Before delving further into the discussion presented in this chapter, key terms and concepts need to be defined in order to dispel some common assumptions and misinterpretations.6 First, it should be noted that Coptism is not a religion. The term Copts (al-aqbat) has, historically, denoted all Egyptians. Coptism, or the state of being Coptic (al-qubtyah), does not to belong to a specific religious sect, but rather refers to Egyptians in general. In this chapter, however, the designation “Copts” refers to all Christians in Egypt. The term Coptism is used as a symbolic indication of Christianity.

Second, any focus on Egyptian Orthodox Copts to the exclusion of Protestant or Catholic Copts is predicated on the false assumption that the attitudes of the Catholic or Protestant Church are distinct on political or social levels from those of the Orthodox Church. It is true that the three churches certainly differ on doctrinal matters, and that unlike the Anglican Church, the Catholic and Orthodox Churches did not declare any clear support for the January 25 demonstration. But the variation in doctrine and degree of willingness to publicize the respective churches’ political views has not significantly influenced the groups’ political positions. As such, the foregoing analysis will simply focus on the Orthodox Church, which represents the vast majority of Copts.

Third, the Copts are not an insular, homogeneous group of people. Different social groups within the Coptic community vary in terms of both social standing and political engagement—they represent different social classes and espouse different political ideologies. Copts are found among peasant farmers and urban professionals alike. The only uniting characteristics among Copts are their nationality—they are all Egyptians—and their broad religious affiliation—they are all Christians. They have different interests, sociopolitical ideas, and biases and, accordingly, do not take a unified position toward public issues.
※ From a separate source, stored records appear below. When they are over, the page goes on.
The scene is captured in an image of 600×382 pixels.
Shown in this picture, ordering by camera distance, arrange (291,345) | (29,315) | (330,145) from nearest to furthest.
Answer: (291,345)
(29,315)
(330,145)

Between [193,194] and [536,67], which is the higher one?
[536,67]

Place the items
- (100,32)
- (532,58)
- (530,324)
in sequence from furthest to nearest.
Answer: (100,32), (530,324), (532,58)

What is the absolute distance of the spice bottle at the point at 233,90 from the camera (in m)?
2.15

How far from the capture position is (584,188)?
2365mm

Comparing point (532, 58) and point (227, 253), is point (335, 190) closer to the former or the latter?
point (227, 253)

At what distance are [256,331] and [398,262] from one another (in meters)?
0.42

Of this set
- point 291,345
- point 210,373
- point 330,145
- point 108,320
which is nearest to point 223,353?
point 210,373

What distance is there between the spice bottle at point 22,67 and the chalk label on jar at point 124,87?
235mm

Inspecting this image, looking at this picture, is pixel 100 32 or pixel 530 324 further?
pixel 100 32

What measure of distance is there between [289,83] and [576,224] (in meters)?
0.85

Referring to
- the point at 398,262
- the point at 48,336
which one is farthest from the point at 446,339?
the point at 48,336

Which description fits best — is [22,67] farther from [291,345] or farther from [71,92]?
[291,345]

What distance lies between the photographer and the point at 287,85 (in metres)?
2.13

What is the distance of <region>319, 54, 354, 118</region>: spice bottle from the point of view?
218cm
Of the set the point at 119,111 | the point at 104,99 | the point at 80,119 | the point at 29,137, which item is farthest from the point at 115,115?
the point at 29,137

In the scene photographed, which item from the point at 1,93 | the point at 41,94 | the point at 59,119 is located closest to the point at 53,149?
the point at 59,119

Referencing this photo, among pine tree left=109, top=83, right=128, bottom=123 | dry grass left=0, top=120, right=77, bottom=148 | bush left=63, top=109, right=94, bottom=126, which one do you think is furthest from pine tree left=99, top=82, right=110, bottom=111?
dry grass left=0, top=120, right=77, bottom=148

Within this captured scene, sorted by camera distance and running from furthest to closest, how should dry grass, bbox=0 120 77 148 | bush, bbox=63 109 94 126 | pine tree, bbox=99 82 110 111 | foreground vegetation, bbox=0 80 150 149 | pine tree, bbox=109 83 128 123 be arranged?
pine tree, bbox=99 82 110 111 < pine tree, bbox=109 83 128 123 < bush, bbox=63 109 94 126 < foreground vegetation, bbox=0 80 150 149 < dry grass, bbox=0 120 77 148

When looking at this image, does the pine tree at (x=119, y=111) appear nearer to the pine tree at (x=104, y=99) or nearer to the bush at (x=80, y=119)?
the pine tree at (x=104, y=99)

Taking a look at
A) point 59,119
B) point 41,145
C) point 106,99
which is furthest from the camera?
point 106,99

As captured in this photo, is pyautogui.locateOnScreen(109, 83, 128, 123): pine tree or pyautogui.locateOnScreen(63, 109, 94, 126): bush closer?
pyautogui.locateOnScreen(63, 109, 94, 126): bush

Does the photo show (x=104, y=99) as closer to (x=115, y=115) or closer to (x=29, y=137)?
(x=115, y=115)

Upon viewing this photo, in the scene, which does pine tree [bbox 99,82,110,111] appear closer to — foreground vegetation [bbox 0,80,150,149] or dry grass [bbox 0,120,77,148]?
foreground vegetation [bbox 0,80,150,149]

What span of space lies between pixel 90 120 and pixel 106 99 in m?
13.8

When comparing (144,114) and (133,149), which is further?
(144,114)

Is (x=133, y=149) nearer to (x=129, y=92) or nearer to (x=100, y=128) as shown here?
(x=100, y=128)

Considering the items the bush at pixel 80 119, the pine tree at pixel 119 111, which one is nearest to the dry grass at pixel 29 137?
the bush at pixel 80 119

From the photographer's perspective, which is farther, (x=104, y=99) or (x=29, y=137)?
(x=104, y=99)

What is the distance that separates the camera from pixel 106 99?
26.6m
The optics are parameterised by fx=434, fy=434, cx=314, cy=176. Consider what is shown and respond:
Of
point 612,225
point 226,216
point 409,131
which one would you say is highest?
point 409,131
Fourth, it is important to distinguish between Copts as a religious group represented by the church and Copts as a social group enmeshed within the Egyptian national fabric. Since Egyptian Copts differ in their political, social, and sectarian affiliations, they cannot be treated as one cohesive group. However, a long history of internal religious tensions eventually leading to greater cohesion between the community and its official religious institutions has forced religious leaders to play multiple roles in defending the interests of the Copts as well as representing them in the public sphere.

Fifth, the terms Coptic group, Coptic issue, and Coptic question give an impression that Copts have a socioreligious system parallel to that of the Egyptian Muslim majority, who, it should be noted, are also heterogeneous in their politics and social beliefs. Also, these concepts suggest that Copts form a group that is currently in the process of transforming into a political lobby of religious affiliations.7 Use of these terms in this chapter is not intended to affirm either impression. Instead, this chapter is intended to both underline the heterogeneity of the group and more accurately describe its common features.